◆ Source document:
** START **
Xingzhong SHI, Frank, Plaintiff-Appellant, v. Trent MONTGOMERY, Denial Wims, Andrew Hugine, Alabama A&M University Board of Trustees, Defendants-Appellees.
    No. 15-14837 Non-Argument Calendar
    United States Court of Appeals, Eleventh Circuit.
    (February 10, 2017)
    
      Xingzhong Shi, Pro Se
    ■ William R. Lunsford, Stephen D. Davis, Melissa Kay Marler, Maynard Cooper & Gale, PC, Huntsville, AL, Angela Redmond Debro, Alabama A&M University, Normal, AL, for Defendants-Appellees Trent Montgomery, Denial Wims, Andrew Hugine
    Roderic G. Steakley, Luther Franklin Corley, IV, Sirote & Permutt, PC, Stephen D. Davis, Maynard Cooper & Gale, PC, Huntsville, AL, for Defendant-Appellee Alabama A&M University Board of Trustees
    Before MARCUS, JORDAN and ROSENBAUM, Circuit Judges.
** END **
◆ Records supplied:
** START **
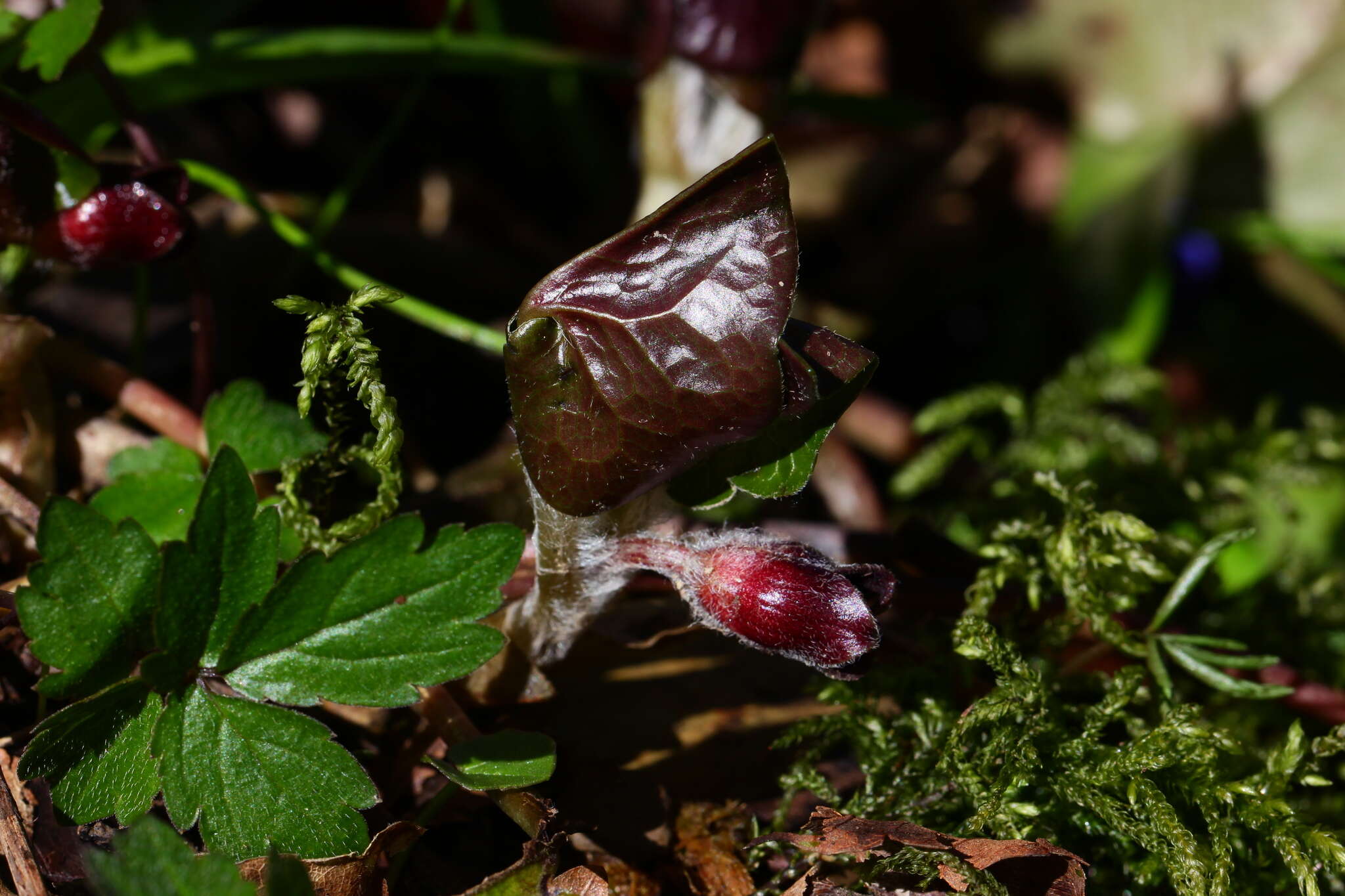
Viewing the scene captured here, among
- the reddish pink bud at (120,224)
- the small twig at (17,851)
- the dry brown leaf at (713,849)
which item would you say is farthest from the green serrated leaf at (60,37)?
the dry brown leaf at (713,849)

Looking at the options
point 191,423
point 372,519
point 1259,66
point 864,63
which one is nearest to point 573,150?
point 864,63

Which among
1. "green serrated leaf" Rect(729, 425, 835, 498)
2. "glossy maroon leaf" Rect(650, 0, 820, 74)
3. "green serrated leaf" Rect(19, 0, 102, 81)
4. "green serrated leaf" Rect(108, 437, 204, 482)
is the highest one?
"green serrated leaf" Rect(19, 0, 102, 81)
** END **
** START **
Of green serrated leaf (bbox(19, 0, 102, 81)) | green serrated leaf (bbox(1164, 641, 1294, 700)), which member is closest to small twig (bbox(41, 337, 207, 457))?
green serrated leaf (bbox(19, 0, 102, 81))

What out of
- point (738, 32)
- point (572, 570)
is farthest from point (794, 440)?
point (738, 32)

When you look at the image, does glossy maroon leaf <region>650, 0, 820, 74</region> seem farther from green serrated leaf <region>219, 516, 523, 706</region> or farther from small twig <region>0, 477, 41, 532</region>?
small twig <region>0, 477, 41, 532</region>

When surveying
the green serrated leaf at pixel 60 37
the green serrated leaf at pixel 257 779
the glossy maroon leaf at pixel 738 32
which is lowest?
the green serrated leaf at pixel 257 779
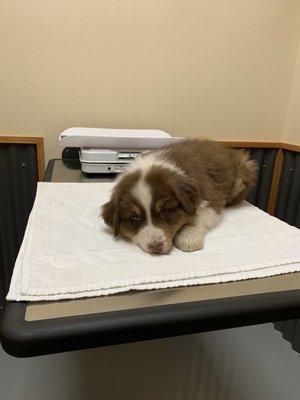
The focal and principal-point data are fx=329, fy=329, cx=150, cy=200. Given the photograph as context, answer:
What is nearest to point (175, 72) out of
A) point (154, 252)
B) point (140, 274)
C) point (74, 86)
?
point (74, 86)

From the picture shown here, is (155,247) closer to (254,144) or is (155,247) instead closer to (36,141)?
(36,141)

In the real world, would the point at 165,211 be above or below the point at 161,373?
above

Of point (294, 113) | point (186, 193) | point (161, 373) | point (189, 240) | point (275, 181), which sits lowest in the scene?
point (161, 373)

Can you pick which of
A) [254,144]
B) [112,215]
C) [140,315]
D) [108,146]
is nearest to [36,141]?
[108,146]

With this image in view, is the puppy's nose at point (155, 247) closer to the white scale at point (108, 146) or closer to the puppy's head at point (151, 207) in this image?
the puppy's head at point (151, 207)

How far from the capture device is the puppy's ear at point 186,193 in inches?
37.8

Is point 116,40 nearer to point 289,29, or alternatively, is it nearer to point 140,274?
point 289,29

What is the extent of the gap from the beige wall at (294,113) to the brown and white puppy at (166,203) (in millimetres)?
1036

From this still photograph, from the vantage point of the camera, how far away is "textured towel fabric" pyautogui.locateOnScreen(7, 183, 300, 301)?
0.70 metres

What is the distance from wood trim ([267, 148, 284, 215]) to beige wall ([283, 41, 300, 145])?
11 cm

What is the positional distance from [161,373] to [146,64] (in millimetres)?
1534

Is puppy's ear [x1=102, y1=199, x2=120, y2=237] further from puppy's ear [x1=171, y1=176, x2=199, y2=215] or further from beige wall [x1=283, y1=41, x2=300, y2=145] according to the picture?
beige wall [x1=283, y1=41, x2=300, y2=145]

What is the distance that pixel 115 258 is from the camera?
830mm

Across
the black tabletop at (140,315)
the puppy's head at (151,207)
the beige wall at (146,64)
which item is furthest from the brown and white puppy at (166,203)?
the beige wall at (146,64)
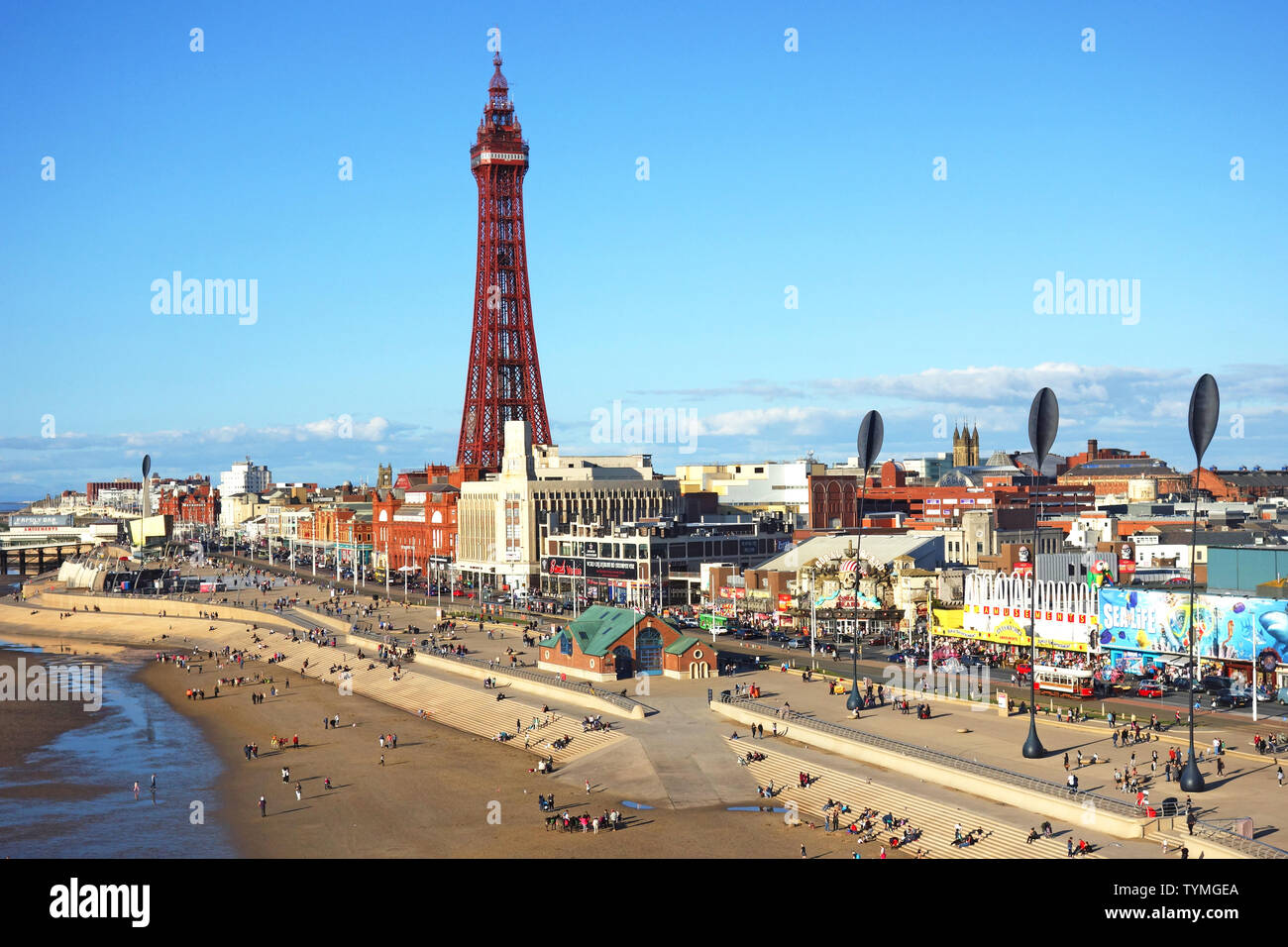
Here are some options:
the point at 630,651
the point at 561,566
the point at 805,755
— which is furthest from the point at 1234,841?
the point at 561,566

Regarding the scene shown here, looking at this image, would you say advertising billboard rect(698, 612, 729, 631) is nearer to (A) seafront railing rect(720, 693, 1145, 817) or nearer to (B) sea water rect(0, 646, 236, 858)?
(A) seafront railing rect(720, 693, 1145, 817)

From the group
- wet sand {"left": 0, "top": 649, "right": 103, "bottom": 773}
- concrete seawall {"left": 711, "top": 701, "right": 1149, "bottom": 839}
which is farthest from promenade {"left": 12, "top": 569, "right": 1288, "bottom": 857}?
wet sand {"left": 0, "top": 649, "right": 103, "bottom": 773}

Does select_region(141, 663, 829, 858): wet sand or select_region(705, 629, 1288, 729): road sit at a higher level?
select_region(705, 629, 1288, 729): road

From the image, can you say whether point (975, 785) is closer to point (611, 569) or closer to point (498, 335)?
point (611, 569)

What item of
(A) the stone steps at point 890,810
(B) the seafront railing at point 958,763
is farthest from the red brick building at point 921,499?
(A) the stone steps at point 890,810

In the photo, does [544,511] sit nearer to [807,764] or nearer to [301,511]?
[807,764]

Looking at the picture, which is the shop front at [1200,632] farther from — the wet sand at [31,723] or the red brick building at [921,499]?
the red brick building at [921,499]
** END **
** START **
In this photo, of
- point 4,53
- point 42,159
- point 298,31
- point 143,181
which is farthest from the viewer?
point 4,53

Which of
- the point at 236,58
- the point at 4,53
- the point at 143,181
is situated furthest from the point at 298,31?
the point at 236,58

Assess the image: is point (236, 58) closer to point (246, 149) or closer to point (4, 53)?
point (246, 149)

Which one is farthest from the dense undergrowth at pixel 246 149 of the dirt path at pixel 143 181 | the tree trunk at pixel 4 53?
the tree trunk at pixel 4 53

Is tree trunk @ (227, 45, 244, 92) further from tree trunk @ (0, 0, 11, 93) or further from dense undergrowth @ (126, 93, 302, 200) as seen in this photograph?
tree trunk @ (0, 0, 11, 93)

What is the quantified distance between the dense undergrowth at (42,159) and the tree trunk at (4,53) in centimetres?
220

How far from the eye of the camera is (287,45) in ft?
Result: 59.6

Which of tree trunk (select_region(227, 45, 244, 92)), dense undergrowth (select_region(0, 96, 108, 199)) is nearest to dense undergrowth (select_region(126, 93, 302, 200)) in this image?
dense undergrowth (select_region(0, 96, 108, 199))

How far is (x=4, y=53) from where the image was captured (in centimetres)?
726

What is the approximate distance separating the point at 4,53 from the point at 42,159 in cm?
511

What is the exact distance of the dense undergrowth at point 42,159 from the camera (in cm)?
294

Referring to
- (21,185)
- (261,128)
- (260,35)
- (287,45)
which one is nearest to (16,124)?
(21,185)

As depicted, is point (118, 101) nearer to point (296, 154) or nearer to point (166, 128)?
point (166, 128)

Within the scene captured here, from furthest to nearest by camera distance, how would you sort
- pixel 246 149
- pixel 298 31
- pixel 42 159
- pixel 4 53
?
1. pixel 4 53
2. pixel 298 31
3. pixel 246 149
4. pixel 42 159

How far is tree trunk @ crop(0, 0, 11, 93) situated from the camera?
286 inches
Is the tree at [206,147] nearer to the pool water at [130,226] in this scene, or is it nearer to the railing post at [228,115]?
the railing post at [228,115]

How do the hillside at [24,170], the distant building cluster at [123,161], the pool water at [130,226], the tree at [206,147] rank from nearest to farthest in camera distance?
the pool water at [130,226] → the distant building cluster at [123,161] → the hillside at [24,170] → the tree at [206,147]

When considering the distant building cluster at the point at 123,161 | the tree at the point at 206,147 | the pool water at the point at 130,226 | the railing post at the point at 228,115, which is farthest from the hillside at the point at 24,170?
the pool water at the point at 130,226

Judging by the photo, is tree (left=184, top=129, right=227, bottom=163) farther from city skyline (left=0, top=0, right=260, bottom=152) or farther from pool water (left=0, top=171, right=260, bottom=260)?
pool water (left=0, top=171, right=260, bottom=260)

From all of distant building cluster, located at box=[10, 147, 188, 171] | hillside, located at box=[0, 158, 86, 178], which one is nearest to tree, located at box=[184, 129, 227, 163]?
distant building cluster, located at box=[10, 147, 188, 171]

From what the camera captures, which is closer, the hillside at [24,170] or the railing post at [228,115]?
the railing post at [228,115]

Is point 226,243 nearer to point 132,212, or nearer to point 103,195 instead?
** END **
◆ Task directions: Copy the stretch of the case caption from "Xingzhong SHI, Frank, Plaintiff-Appellant, v." through "ROSENBAUM, Circuit Judges.", changing "Pro Se" to "Self-Represented". The entries are separate material and have nothing to do with the case caption.

◆ Output below:
Xingzhong SHI, Frank, Plaintiff-Appellant, v. Trent MONTGOMERY, Denial Wims, Andrew Hugine, Alabama A&M University Board of Trustees, Defendants-Appellees.
    No. 15-14837 Non-Argument Calendar
    United States Court of Appeals, Eleventh Circuit.
    (February 10, 2017)
    
      Xingzhong Shi, Self-Represented
    ■ William R. Lunsford, Stephen D. Davis, Melissa Kay Marler, Maynard Cooper & Gale, PC, Huntsville, AL, Angela Redmond Debro, Alabama A&M University, Normal, AL, for Defendants-Appellees Trent Montgomery, Denial Wims, Andrew Hugine
    Roderic G. Steakley, Luther Franklin Corley, IV, Sirote & Permutt, PC, Stephen D. Davis, Maynard Cooper & Gale, PC, Huntsville, AL, for Defendant-Appellee Alabama A&M University Board of Trustees
    Before MARCUS, JORDAN and ROSENBAUM, Circuit Judges.